Le secteur alimentaire, en léger progrès en 2019 (+0.5% alors que le segment vêtements et chaussures a reculé de 4.5% après une régression de 5% en 2018), concentre donc tous les espoirs.
Ainsi, après le lancement de nouveaux concepts magasin avec Karma et Coop to Go, le Groupe Coop a ouvert en 2019 Fooby à Lausanne, un concept de vente alliant vente de produits, fabrication sur place et snacking.
Manor a de son côté initié un partenariat avec l’enseigne Bio c’ Bon qui disposait jusque-là de 4 magasins en Suisse : des produits Bio c’ Bon seront vendus dans les grands magasins du groupe qui se charge par ailleurs du développement de nouveaux points de vente pour l’enseigne.
Mais ici aussi, il n’y aura pas de place pour tout le monde. Ainsi les détenteurs de la master franchise Picard en Suisse viennent d’annoncer la fermeture de leurs 6 magasins, faute de succès auprès des consommateurs.
Finalement, toutes ces initiatives dans l’alimentaire permettront-elles de compenser le recul dans le non alimentaire ? Certainement pas. L’équation est donc complexe pour les magasins suisses car il s’agit à la fois de préserver de la valeur dans l’alimentaire, sans devenir trop luxe, et de faire face à des discounters, présents sur tous les fronts dans le non alimentaire.

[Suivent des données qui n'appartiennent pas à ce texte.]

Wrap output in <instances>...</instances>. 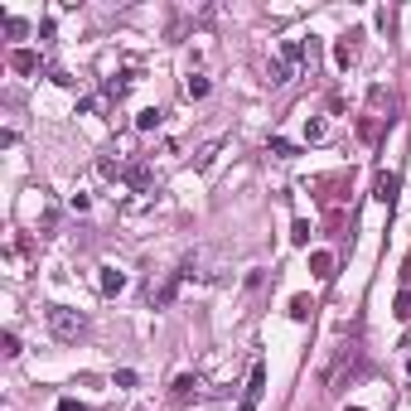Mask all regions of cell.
Returning a JSON list of instances; mask_svg holds the SVG:
<instances>
[{"mask_svg":"<svg viewBox=\"0 0 411 411\" xmlns=\"http://www.w3.org/2000/svg\"><path fill=\"white\" fill-rule=\"evenodd\" d=\"M44 320H49V334L58 344H78L87 334V315L73 310V305H44Z\"/></svg>","mask_w":411,"mask_h":411,"instance_id":"1","label":"cell"},{"mask_svg":"<svg viewBox=\"0 0 411 411\" xmlns=\"http://www.w3.org/2000/svg\"><path fill=\"white\" fill-rule=\"evenodd\" d=\"M261 397H266V363L257 358V363H252V373H247L242 397H237V411H257V407H261Z\"/></svg>","mask_w":411,"mask_h":411,"instance_id":"2","label":"cell"},{"mask_svg":"<svg viewBox=\"0 0 411 411\" xmlns=\"http://www.w3.org/2000/svg\"><path fill=\"white\" fill-rule=\"evenodd\" d=\"M358 58H363V29H349V34H339V44H334V63L349 73Z\"/></svg>","mask_w":411,"mask_h":411,"instance_id":"3","label":"cell"},{"mask_svg":"<svg viewBox=\"0 0 411 411\" xmlns=\"http://www.w3.org/2000/svg\"><path fill=\"white\" fill-rule=\"evenodd\" d=\"M136 82H140L136 68H126V73H116V78H102V97H107V102H121V97H126Z\"/></svg>","mask_w":411,"mask_h":411,"instance_id":"4","label":"cell"},{"mask_svg":"<svg viewBox=\"0 0 411 411\" xmlns=\"http://www.w3.org/2000/svg\"><path fill=\"white\" fill-rule=\"evenodd\" d=\"M126 184H131L136 193H155V169H150L145 160H131V169H126Z\"/></svg>","mask_w":411,"mask_h":411,"instance_id":"5","label":"cell"},{"mask_svg":"<svg viewBox=\"0 0 411 411\" xmlns=\"http://www.w3.org/2000/svg\"><path fill=\"white\" fill-rule=\"evenodd\" d=\"M97 291L102 295H121L126 291V271L121 266H97Z\"/></svg>","mask_w":411,"mask_h":411,"instance_id":"6","label":"cell"},{"mask_svg":"<svg viewBox=\"0 0 411 411\" xmlns=\"http://www.w3.org/2000/svg\"><path fill=\"white\" fill-rule=\"evenodd\" d=\"M126 169H131V164H126V155H116V150H111V155H97V174H102V179H126Z\"/></svg>","mask_w":411,"mask_h":411,"instance_id":"7","label":"cell"},{"mask_svg":"<svg viewBox=\"0 0 411 411\" xmlns=\"http://www.w3.org/2000/svg\"><path fill=\"white\" fill-rule=\"evenodd\" d=\"M397 189H402V179H397V174L387 169V174H378V184H373V198L392 208V203H397Z\"/></svg>","mask_w":411,"mask_h":411,"instance_id":"8","label":"cell"},{"mask_svg":"<svg viewBox=\"0 0 411 411\" xmlns=\"http://www.w3.org/2000/svg\"><path fill=\"white\" fill-rule=\"evenodd\" d=\"M208 92H213V82H208V73H189V78H184V97H189V102H203Z\"/></svg>","mask_w":411,"mask_h":411,"instance_id":"9","label":"cell"},{"mask_svg":"<svg viewBox=\"0 0 411 411\" xmlns=\"http://www.w3.org/2000/svg\"><path fill=\"white\" fill-rule=\"evenodd\" d=\"M305 140H310V145H325L329 140V116H305Z\"/></svg>","mask_w":411,"mask_h":411,"instance_id":"10","label":"cell"},{"mask_svg":"<svg viewBox=\"0 0 411 411\" xmlns=\"http://www.w3.org/2000/svg\"><path fill=\"white\" fill-rule=\"evenodd\" d=\"M198 378H193V373H179V378H174V392H169V397H174V402H189V397H198Z\"/></svg>","mask_w":411,"mask_h":411,"instance_id":"11","label":"cell"},{"mask_svg":"<svg viewBox=\"0 0 411 411\" xmlns=\"http://www.w3.org/2000/svg\"><path fill=\"white\" fill-rule=\"evenodd\" d=\"M310 271H315V281H329L334 276V252H310Z\"/></svg>","mask_w":411,"mask_h":411,"instance_id":"12","label":"cell"},{"mask_svg":"<svg viewBox=\"0 0 411 411\" xmlns=\"http://www.w3.org/2000/svg\"><path fill=\"white\" fill-rule=\"evenodd\" d=\"M10 68H15V73H34V68H39V54H34V49H15V54H10Z\"/></svg>","mask_w":411,"mask_h":411,"instance_id":"13","label":"cell"},{"mask_svg":"<svg viewBox=\"0 0 411 411\" xmlns=\"http://www.w3.org/2000/svg\"><path fill=\"white\" fill-rule=\"evenodd\" d=\"M164 121V111L160 107H145V111H136V131H155Z\"/></svg>","mask_w":411,"mask_h":411,"instance_id":"14","label":"cell"},{"mask_svg":"<svg viewBox=\"0 0 411 411\" xmlns=\"http://www.w3.org/2000/svg\"><path fill=\"white\" fill-rule=\"evenodd\" d=\"M0 25H5V34H10V39H25V34H29L25 20H15V15H5V10H0Z\"/></svg>","mask_w":411,"mask_h":411,"instance_id":"15","label":"cell"},{"mask_svg":"<svg viewBox=\"0 0 411 411\" xmlns=\"http://www.w3.org/2000/svg\"><path fill=\"white\" fill-rule=\"evenodd\" d=\"M102 107H107V97H102V92H87V97L78 102V111H82V116H97Z\"/></svg>","mask_w":411,"mask_h":411,"instance_id":"16","label":"cell"},{"mask_svg":"<svg viewBox=\"0 0 411 411\" xmlns=\"http://www.w3.org/2000/svg\"><path fill=\"white\" fill-rule=\"evenodd\" d=\"M310 315H315V300L310 295H295L291 300V320H310Z\"/></svg>","mask_w":411,"mask_h":411,"instance_id":"17","label":"cell"},{"mask_svg":"<svg viewBox=\"0 0 411 411\" xmlns=\"http://www.w3.org/2000/svg\"><path fill=\"white\" fill-rule=\"evenodd\" d=\"M0 354H5V358L20 354V334H15V329H5V334H0Z\"/></svg>","mask_w":411,"mask_h":411,"instance_id":"18","label":"cell"},{"mask_svg":"<svg viewBox=\"0 0 411 411\" xmlns=\"http://www.w3.org/2000/svg\"><path fill=\"white\" fill-rule=\"evenodd\" d=\"M392 315H397V320H411V291H402V295L392 300Z\"/></svg>","mask_w":411,"mask_h":411,"instance_id":"19","label":"cell"},{"mask_svg":"<svg viewBox=\"0 0 411 411\" xmlns=\"http://www.w3.org/2000/svg\"><path fill=\"white\" fill-rule=\"evenodd\" d=\"M271 155H281V160H291V155H300L291 140H281V136H271Z\"/></svg>","mask_w":411,"mask_h":411,"instance_id":"20","label":"cell"},{"mask_svg":"<svg viewBox=\"0 0 411 411\" xmlns=\"http://www.w3.org/2000/svg\"><path fill=\"white\" fill-rule=\"evenodd\" d=\"M291 242H295V247H310V223H295V227H291Z\"/></svg>","mask_w":411,"mask_h":411,"instance_id":"21","label":"cell"},{"mask_svg":"<svg viewBox=\"0 0 411 411\" xmlns=\"http://www.w3.org/2000/svg\"><path fill=\"white\" fill-rule=\"evenodd\" d=\"M54 411H87V407H82V402H73V397H63V402H58Z\"/></svg>","mask_w":411,"mask_h":411,"instance_id":"22","label":"cell"},{"mask_svg":"<svg viewBox=\"0 0 411 411\" xmlns=\"http://www.w3.org/2000/svg\"><path fill=\"white\" fill-rule=\"evenodd\" d=\"M349 411H363V407H349Z\"/></svg>","mask_w":411,"mask_h":411,"instance_id":"23","label":"cell"},{"mask_svg":"<svg viewBox=\"0 0 411 411\" xmlns=\"http://www.w3.org/2000/svg\"><path fill=\"white\" fill-rule=\"evenodd\" d=\"M136 411H145V407H136Z\"/></svg>","mask_w":411,"mask_h":411,"instance_id":"24","label":"cell"}]
</instances>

Ce contexte exigeant à la fois des investissements en ligne et en magasin, pour des marges réduites en non alimentaire sera-t-il tenable ? Pas certain. En tous cas la bataille s’annonce âpre. Il faut s’attendre à du rififi en Helvétie.
Nicolas Inglard est correspondant à l’étranger pour l’Académie des sciences commerciales en Suisse. Il est directeur d’imadeo à Genève – cabinet de conseil et d’études pour le commerce.